Work required: Copy the lines of the material below, from the line containing "Of the presented options" through the end of the material, inclusive.

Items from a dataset
——
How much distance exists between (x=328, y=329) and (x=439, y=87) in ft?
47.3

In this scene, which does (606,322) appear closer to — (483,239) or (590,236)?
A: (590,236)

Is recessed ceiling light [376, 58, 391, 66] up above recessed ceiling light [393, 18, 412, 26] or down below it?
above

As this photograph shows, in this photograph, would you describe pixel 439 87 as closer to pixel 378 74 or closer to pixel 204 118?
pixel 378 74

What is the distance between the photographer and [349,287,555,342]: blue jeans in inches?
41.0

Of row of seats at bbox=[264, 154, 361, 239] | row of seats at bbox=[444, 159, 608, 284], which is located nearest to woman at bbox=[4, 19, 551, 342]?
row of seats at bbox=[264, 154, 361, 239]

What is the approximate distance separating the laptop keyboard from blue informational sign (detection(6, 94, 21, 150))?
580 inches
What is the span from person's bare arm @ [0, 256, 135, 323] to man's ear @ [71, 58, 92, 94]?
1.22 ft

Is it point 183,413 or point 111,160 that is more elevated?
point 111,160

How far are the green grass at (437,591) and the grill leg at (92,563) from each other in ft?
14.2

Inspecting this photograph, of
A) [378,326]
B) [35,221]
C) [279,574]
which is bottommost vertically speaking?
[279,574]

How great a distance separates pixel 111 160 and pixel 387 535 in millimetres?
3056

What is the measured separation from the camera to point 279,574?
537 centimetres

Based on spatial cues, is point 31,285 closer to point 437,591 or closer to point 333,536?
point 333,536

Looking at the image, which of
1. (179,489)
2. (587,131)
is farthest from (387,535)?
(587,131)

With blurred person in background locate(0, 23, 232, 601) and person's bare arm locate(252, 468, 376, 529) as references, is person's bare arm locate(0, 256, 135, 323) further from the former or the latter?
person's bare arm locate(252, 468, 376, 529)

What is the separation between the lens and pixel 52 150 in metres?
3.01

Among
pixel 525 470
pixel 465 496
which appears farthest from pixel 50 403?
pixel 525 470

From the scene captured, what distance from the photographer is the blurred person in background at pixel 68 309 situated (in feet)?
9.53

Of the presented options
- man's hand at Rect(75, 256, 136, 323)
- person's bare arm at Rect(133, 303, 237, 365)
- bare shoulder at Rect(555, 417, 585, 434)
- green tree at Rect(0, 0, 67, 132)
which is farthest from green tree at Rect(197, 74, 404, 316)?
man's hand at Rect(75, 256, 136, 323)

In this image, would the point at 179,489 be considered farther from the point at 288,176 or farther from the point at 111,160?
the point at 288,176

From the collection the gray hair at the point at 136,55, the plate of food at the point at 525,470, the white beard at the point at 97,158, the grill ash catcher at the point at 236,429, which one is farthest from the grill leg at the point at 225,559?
——
Answer for this exercise:
Of the presented options
- man's hand at Rect(75, 256, 136, 323)
- person's bare arm at Rect(133, 303, 237, 365)
- bare shoulder at Rect(555, 417, 585, 434)
- green tree at Rect(0, 0, 67, 132)
which is farthest from green tree at Rect(197, 74, 404, 316)?
man's hand at Rect(75, 256, 136, 323)

In this image, would the point at 179,489 be considered farther from the point at 288,176 or farther from the point at 111,160?
the point at 288,176

From the collection the gray hair at the point at 136,55, the plate of food at the point at 525,470, the white beard at the point at 97,158, the grill ash catcher at the point at 236,429, which one is farthest from the grill leg at the point at 225,559?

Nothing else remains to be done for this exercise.